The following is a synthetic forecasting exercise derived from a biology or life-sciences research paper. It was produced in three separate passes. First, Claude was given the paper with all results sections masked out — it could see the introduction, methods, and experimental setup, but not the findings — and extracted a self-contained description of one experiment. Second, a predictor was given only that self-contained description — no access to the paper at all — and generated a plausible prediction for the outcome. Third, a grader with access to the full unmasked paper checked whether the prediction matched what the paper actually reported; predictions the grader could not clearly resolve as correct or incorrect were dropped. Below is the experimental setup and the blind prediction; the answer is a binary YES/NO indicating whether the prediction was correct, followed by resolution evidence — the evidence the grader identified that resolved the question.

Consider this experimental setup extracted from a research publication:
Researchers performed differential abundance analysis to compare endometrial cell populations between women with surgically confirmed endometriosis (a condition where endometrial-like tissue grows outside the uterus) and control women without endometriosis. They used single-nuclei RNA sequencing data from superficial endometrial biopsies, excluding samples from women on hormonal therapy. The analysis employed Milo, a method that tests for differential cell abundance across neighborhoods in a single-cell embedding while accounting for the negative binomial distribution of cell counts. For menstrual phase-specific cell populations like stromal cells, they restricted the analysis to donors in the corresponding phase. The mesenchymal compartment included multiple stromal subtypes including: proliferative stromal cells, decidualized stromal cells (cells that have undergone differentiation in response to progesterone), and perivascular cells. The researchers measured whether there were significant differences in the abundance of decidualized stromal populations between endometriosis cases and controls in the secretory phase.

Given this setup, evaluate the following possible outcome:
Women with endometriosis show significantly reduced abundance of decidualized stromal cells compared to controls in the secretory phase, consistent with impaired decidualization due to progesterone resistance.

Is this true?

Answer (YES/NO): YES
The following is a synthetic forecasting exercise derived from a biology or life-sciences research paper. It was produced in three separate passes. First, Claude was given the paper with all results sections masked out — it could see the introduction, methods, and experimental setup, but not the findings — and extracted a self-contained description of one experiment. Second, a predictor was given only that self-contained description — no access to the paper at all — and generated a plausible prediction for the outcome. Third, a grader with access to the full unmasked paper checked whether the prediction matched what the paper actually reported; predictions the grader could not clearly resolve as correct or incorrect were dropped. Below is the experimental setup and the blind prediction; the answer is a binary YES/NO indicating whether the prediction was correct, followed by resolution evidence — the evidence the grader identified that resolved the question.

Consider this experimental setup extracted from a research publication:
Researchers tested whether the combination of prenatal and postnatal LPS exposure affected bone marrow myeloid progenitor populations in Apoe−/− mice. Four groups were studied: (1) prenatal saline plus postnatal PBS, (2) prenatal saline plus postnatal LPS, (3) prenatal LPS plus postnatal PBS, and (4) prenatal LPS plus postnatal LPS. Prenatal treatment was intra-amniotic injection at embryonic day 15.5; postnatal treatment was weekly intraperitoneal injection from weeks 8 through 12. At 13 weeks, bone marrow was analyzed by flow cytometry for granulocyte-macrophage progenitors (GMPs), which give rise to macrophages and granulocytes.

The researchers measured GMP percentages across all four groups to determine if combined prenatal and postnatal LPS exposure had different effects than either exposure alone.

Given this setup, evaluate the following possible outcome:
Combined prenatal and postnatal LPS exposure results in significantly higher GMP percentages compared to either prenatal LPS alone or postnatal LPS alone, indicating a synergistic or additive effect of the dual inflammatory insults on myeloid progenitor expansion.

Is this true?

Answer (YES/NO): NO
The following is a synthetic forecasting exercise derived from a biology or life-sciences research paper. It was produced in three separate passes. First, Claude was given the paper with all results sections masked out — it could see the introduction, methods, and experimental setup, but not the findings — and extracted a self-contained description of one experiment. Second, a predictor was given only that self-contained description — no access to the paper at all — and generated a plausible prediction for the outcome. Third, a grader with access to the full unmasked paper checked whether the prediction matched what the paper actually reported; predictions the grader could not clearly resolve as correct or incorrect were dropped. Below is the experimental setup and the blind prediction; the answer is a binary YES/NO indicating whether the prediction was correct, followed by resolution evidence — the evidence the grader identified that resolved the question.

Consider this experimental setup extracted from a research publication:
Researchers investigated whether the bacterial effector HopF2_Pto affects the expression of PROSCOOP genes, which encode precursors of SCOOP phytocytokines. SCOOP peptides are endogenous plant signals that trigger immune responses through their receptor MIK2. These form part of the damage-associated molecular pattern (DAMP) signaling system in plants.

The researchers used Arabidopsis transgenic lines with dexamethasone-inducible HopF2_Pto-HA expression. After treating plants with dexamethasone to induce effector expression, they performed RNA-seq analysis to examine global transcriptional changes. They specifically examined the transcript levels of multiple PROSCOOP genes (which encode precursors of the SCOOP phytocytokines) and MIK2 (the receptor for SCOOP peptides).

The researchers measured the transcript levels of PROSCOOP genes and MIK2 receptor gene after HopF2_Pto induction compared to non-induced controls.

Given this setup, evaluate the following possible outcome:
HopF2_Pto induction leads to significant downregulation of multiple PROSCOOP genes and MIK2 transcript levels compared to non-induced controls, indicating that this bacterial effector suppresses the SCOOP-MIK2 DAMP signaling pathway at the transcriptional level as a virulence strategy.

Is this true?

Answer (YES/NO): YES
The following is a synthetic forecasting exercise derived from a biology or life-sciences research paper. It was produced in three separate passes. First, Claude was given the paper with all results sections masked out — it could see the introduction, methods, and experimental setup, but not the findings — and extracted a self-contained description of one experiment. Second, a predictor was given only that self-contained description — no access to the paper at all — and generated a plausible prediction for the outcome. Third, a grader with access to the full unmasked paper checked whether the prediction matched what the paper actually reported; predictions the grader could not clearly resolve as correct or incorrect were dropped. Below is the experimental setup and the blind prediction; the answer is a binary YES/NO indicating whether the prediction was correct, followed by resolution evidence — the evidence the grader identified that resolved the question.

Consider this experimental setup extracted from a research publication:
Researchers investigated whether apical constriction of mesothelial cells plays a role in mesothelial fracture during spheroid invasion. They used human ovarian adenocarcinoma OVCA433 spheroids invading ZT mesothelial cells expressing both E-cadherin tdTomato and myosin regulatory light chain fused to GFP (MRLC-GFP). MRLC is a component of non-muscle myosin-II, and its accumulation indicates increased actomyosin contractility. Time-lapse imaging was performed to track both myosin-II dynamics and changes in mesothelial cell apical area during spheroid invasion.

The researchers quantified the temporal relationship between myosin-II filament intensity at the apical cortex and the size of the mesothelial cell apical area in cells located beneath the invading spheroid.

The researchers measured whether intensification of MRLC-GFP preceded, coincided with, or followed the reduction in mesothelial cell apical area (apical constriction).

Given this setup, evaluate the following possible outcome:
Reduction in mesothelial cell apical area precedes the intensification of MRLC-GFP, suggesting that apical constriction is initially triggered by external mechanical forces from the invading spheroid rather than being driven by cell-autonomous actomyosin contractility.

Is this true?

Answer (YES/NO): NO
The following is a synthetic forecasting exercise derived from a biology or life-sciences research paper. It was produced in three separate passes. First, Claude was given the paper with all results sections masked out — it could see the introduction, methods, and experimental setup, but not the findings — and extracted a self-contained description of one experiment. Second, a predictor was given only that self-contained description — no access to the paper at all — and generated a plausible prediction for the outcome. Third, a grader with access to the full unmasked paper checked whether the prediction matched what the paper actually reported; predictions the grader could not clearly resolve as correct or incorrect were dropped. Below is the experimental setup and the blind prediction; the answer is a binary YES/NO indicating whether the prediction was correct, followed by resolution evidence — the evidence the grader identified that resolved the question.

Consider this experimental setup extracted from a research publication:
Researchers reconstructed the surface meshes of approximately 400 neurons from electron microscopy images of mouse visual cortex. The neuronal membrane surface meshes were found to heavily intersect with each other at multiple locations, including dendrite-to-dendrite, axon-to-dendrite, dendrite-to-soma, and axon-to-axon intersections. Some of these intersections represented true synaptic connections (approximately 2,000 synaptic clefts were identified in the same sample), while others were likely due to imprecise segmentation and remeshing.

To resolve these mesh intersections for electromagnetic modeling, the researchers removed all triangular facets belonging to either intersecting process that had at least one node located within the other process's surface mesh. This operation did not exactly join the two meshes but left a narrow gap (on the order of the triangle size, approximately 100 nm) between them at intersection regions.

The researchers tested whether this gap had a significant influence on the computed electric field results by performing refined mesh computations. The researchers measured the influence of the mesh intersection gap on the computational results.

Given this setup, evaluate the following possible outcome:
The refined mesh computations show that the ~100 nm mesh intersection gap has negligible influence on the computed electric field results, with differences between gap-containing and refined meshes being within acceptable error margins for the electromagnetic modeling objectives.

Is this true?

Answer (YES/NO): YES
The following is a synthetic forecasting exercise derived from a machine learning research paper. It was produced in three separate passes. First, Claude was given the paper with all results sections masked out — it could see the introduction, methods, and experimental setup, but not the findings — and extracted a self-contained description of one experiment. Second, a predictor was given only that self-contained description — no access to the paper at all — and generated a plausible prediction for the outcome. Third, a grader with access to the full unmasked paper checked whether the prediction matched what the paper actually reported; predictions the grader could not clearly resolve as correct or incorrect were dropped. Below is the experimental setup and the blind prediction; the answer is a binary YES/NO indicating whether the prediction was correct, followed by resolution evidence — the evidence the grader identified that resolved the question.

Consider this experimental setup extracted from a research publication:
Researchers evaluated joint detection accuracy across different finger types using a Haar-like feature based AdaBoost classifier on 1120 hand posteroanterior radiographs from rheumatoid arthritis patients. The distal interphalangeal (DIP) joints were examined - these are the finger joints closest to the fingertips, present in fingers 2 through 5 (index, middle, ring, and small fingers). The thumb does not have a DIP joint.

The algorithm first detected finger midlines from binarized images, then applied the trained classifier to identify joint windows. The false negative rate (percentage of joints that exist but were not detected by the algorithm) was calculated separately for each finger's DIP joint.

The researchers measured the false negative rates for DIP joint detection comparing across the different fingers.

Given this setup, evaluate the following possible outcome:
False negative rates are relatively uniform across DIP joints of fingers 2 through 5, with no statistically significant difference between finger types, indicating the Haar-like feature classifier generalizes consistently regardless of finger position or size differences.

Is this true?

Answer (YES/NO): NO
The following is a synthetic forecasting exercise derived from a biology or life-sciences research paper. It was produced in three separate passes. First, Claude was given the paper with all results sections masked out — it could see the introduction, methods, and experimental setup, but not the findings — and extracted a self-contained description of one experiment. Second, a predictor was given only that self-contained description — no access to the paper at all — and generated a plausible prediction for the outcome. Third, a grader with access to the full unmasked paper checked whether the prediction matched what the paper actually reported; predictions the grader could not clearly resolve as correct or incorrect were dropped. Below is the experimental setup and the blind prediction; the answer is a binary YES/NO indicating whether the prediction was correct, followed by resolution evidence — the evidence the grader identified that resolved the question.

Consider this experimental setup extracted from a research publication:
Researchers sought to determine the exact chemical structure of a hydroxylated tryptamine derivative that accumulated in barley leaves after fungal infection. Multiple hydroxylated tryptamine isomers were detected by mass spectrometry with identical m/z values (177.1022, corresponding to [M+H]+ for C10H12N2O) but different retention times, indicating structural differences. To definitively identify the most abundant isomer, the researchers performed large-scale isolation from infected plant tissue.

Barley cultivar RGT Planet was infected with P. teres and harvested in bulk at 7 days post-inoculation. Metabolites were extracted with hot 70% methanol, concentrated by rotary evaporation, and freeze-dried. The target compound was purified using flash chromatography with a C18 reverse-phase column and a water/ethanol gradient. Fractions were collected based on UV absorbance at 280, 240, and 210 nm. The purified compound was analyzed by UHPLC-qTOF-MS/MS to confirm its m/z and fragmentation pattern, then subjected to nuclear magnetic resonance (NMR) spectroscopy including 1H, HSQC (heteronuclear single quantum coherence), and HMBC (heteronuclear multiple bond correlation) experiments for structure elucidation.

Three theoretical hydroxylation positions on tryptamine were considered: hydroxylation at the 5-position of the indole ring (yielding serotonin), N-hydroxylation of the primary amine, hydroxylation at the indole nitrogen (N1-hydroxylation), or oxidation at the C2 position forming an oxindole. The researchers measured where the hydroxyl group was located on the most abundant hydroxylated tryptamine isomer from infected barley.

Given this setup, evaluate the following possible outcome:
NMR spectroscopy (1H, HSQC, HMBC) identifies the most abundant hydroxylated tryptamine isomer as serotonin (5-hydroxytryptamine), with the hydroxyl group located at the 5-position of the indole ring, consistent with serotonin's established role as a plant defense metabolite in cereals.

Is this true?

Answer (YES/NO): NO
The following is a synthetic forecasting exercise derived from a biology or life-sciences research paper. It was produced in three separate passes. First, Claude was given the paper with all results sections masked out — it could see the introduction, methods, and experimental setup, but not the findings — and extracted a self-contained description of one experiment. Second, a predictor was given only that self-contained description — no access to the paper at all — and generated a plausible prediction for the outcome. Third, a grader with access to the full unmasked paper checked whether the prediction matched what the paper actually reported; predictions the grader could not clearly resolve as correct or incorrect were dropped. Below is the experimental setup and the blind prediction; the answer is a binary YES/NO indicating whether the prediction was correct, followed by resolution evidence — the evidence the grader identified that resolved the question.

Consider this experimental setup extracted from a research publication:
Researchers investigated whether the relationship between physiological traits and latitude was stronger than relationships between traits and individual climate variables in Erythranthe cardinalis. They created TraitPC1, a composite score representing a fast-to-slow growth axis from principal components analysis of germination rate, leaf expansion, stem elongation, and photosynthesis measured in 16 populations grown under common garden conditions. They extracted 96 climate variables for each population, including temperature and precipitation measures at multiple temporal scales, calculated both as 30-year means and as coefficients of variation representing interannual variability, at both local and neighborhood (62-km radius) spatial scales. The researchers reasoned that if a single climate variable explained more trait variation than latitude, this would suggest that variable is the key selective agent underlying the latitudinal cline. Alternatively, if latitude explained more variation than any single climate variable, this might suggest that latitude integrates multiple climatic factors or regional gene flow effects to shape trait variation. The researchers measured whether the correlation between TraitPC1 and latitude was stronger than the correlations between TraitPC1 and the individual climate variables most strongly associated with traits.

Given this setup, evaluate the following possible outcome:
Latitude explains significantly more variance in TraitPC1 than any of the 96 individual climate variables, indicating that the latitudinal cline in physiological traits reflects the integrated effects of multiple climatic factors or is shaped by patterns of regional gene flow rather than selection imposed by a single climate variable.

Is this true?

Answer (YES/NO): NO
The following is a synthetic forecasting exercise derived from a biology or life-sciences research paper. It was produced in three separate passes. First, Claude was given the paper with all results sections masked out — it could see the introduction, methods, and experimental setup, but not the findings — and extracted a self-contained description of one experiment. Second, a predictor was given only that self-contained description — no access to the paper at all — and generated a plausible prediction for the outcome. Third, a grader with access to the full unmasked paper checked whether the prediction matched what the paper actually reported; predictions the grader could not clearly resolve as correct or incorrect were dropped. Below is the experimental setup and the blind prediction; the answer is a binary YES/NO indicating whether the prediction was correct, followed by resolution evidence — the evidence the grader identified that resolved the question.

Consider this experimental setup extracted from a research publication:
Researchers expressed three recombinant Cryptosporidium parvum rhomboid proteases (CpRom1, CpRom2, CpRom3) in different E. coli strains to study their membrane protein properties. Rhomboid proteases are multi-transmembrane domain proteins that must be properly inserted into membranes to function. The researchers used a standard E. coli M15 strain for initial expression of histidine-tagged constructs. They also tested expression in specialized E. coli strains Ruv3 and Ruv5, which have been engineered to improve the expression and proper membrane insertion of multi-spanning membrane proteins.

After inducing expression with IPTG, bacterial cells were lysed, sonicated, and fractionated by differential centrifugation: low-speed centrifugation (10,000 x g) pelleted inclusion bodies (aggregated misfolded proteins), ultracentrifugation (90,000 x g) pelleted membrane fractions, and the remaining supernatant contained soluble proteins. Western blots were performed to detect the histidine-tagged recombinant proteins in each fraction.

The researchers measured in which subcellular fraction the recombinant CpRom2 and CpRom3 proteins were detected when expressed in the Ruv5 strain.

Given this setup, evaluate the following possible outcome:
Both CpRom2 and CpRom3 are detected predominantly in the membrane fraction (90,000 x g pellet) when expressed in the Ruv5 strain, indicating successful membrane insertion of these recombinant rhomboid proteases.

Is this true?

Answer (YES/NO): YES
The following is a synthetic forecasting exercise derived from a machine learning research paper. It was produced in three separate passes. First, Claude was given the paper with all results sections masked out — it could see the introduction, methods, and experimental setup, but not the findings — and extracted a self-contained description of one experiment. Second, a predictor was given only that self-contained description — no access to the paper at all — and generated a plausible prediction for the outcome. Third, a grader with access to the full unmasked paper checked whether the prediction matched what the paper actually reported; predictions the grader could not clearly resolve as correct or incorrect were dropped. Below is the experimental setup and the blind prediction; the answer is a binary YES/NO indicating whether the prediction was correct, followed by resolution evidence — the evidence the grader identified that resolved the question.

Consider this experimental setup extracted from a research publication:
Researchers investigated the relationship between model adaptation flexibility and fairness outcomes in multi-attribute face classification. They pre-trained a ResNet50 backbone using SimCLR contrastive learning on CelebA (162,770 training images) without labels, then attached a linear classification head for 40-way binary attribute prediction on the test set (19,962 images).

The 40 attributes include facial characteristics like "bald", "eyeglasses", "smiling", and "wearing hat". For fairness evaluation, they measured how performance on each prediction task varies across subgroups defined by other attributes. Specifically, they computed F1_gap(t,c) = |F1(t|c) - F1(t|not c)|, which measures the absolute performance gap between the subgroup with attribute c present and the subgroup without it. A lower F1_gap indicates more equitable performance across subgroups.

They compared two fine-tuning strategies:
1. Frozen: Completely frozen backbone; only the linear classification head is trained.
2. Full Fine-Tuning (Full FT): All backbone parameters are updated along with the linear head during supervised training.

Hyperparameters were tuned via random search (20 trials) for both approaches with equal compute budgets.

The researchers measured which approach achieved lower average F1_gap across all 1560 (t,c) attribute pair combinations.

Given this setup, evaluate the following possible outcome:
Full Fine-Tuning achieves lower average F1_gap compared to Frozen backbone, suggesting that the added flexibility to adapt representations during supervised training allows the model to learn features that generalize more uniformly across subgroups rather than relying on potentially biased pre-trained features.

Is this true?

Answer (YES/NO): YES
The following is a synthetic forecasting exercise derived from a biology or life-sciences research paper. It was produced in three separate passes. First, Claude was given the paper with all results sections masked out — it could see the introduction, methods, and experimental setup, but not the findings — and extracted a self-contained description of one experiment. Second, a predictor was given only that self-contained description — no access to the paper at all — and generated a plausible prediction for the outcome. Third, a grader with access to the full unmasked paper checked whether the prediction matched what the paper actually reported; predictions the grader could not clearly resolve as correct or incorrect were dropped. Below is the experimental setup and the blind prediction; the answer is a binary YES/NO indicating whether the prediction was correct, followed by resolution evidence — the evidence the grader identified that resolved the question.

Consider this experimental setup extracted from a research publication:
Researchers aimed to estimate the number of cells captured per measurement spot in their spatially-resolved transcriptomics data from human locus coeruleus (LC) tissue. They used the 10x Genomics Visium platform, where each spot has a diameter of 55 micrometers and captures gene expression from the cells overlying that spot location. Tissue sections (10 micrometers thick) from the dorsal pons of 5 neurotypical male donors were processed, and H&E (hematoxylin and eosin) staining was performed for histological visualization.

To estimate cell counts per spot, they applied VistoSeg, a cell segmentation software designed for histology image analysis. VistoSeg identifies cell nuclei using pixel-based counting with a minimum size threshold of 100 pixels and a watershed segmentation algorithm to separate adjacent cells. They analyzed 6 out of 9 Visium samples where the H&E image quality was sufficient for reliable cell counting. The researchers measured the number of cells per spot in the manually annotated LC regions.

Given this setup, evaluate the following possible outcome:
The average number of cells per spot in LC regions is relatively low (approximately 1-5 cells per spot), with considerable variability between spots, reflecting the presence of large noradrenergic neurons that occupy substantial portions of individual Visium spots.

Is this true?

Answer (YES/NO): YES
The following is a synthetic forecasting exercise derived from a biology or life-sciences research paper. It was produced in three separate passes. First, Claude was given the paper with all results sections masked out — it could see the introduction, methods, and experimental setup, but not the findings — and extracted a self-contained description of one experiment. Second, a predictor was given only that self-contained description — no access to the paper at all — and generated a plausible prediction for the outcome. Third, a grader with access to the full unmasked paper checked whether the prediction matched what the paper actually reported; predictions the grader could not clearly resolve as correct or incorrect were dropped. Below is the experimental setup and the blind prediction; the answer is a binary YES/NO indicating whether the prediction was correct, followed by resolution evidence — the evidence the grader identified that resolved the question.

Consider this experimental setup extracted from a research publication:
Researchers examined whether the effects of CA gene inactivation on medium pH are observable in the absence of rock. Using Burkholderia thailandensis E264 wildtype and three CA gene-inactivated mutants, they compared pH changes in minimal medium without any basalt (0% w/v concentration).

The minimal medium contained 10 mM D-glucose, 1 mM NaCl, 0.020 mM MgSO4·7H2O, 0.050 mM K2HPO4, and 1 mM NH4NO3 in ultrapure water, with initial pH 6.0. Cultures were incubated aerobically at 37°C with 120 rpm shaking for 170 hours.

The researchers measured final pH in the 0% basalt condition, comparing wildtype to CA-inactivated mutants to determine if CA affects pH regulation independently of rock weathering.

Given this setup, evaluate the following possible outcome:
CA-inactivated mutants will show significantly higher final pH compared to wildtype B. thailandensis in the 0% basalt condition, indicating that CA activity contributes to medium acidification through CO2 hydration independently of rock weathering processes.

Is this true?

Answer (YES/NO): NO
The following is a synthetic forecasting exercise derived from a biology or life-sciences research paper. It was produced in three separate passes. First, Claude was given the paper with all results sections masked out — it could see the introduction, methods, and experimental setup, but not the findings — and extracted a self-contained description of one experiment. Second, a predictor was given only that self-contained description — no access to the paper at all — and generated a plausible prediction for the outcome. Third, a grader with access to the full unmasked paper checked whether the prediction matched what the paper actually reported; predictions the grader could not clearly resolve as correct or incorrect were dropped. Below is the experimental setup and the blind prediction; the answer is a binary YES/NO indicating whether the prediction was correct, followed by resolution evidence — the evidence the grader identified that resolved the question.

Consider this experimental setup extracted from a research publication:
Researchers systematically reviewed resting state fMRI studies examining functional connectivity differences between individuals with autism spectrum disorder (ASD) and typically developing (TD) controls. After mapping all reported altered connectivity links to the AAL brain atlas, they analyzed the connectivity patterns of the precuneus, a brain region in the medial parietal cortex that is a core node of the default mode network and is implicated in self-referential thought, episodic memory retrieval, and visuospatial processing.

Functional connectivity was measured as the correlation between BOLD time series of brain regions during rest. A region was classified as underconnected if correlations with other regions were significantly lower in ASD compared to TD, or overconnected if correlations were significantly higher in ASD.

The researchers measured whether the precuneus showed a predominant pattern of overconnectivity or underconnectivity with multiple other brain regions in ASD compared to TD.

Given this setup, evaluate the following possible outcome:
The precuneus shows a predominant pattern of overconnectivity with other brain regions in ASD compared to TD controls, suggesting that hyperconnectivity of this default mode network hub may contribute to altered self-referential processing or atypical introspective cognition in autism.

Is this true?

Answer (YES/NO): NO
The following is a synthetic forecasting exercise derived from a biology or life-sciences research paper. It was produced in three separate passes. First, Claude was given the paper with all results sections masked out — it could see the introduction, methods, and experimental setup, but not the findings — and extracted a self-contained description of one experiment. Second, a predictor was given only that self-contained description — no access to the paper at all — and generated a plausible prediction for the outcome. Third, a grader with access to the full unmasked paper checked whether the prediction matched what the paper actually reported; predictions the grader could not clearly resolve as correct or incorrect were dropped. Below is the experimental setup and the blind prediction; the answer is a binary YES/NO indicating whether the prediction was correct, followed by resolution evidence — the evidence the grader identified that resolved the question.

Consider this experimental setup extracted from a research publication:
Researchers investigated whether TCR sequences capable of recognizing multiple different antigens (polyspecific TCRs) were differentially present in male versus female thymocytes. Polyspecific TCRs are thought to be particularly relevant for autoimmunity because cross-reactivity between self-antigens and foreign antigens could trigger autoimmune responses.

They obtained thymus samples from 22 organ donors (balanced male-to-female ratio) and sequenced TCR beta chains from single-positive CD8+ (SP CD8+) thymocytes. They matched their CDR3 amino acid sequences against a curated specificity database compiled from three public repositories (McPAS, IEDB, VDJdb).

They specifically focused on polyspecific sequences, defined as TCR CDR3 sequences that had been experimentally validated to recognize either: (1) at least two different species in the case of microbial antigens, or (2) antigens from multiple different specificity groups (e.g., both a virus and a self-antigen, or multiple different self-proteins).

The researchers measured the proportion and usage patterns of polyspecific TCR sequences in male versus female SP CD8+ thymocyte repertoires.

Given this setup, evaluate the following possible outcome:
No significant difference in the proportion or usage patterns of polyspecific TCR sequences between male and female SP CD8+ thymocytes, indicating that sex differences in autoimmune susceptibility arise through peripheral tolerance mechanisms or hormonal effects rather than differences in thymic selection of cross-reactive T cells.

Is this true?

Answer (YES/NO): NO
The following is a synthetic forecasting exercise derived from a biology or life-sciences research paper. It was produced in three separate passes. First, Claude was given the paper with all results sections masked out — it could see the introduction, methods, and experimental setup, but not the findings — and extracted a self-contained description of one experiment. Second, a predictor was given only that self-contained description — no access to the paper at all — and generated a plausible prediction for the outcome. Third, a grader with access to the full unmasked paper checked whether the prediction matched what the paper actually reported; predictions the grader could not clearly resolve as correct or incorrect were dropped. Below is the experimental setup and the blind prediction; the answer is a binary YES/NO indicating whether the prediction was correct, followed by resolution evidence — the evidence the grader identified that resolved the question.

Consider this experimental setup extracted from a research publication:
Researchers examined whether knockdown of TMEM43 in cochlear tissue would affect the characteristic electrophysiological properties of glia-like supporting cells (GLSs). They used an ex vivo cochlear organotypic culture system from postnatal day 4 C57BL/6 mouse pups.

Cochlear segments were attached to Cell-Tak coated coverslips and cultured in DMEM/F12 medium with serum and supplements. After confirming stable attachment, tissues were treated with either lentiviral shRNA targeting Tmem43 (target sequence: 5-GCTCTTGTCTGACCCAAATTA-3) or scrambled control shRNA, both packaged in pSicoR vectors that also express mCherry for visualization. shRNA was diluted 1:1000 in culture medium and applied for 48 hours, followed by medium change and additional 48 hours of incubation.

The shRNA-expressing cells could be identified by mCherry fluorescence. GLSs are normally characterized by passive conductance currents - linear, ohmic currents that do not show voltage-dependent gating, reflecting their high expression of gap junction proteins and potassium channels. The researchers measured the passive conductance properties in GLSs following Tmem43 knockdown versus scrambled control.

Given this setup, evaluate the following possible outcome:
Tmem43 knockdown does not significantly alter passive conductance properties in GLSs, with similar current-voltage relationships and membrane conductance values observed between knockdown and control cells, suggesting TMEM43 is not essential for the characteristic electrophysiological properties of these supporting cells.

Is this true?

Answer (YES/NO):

> TASK
Go through the material above, find each line with the string "when", and copy it.

> EXERCISE OUTPUT
The researchers measured in which subcellular fraction the recombinant CpRom2 and CpRom3 proteins were detected when expressed in the Ruv5 strain.
Both CpRom2 and CpRom3 are detected predominantly in the membrane fraction (90,000 x g pellet) when expressed in the Ruv5 strain, indicating successful membrane insertion of these recombinant rhomboid proteases.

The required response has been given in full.